Texte à lire ->
# trimestres et pole emploi



## Ben19 (1 Août 2022)

Bonsoir ,
je suis inscrite à pole emploi depuis de nb années et j 'actualise tous les mois mon dossier comme une bonne élève . Les années ont passé vite tres vite et j'ai l'age de prendre ma retraite . J'ai tous mes trimestres et l' age de partir depuis  1 an et donc je peux prendre celle ci à tx plein mais comme je suis seule et que celle ci est peu élevée j'ai décidé de continuer de travailler afin d'augmenter celle ci .
On m'avait dit  qu' en continuant de travailler et que si je perdais un contrat je serai indemnisée par pole emploi  car j'ai plus de 700 jours d 'ARE .
C'est totalement faux en vérité ??
Pole emploi ne me donnera rien c'est bien cela ??? Cela ne sert à rien que j'y sois inscrite . On m'a mal renseignée .
Merci pour vos réponses et bonne soirée à toutes et tous


----------



## Nanou91 (1 Août 2022)

Bonsoir,
A partir du moment où vous avez l'âge légal c'est à dire 62 ans en ce moment, et tous vos trimestres, POLE EMPLOI n'indemnise plus.

Exercice ->
Dans la discussion sur la retraite et Pôle emploi, reproduisez fidèlement le passage allant de « C'est totalement faux » jusqu'à « EMPLOI n'indemnise plus. ».

Données brutes ->
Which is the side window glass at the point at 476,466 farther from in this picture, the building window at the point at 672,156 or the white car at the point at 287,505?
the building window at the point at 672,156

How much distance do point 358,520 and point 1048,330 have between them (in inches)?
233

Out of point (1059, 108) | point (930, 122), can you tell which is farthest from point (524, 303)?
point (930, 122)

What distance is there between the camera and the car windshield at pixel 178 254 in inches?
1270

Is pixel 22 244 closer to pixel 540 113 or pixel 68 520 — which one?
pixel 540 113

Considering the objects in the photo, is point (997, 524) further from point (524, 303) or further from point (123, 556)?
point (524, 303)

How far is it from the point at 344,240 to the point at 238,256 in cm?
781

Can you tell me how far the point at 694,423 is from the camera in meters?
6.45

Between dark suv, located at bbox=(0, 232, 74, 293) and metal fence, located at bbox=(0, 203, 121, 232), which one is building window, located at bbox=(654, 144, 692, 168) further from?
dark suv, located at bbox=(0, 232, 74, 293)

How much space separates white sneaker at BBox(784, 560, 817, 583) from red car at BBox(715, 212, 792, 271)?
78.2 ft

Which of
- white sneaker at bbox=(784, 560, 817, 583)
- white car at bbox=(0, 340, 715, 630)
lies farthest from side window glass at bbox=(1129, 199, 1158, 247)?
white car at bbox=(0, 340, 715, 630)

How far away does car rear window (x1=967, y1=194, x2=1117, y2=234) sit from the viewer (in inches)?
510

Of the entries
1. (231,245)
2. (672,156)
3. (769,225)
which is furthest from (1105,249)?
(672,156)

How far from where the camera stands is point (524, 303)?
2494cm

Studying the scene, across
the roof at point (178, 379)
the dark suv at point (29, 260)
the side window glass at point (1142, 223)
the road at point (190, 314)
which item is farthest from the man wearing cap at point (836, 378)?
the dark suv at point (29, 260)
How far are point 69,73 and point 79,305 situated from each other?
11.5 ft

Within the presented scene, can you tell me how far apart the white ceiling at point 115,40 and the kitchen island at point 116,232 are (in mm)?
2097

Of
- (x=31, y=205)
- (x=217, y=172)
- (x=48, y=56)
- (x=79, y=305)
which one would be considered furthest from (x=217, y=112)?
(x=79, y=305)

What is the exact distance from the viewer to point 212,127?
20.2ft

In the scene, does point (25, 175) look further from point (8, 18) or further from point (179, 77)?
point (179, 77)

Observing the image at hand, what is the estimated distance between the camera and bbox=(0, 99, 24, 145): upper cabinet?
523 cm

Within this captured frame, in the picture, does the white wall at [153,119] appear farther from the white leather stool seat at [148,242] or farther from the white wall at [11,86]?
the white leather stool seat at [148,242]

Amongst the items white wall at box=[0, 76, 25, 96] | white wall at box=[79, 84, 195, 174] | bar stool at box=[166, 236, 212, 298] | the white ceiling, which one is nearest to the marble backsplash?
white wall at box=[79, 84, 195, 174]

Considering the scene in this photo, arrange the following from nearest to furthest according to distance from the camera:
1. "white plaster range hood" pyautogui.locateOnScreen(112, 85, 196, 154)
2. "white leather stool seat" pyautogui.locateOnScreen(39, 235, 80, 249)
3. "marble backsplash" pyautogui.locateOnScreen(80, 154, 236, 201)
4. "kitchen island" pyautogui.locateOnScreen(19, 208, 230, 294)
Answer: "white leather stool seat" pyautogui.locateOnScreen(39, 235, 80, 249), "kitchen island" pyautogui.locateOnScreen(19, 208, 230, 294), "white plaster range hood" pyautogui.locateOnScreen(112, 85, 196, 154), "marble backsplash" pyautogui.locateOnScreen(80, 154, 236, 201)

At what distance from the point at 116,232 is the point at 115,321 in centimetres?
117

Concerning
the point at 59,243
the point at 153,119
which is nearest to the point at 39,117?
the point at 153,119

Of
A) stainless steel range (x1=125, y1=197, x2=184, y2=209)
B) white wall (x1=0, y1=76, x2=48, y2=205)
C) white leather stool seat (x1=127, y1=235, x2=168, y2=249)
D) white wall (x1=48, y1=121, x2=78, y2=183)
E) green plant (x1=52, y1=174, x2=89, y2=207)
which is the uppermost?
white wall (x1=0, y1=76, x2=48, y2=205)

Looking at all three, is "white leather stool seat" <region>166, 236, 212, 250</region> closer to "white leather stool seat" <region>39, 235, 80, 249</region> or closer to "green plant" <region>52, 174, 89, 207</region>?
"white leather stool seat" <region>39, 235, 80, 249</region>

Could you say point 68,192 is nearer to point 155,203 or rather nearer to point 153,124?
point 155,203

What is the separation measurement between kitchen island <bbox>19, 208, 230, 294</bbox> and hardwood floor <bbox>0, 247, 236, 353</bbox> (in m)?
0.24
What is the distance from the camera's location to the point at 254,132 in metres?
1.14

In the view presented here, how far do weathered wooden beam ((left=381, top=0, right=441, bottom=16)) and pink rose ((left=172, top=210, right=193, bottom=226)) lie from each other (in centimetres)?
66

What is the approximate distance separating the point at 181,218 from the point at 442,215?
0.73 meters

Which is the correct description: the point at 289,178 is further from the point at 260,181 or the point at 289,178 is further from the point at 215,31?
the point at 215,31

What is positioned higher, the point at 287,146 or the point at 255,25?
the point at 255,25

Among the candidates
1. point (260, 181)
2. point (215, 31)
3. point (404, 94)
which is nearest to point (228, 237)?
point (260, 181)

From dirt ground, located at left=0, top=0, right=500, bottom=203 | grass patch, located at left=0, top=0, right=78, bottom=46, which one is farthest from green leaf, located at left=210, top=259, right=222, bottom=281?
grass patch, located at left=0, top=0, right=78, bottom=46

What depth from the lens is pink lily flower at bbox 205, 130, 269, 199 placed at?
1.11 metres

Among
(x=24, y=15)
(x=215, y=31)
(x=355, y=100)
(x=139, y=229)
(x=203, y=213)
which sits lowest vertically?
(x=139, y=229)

Réponse ci-dessous ->
C'est totalement faux en vérité ??
Pole emploi ne me donnera rien c'est bien cela ??? Cela ne sert à rien que j'y sois inscrite . On m'a mal renseignée .
Merci pour vos réponses et bonne soirée à toutes et tous


----------



## Nanou91 (1 Août 2022)

Bonsoir,
A partir du moment où vous avez l'âge légal c'est à dire 62 ans en ce moment, et tous vos trimestres, POLE EMPLOI n'indemnise plus.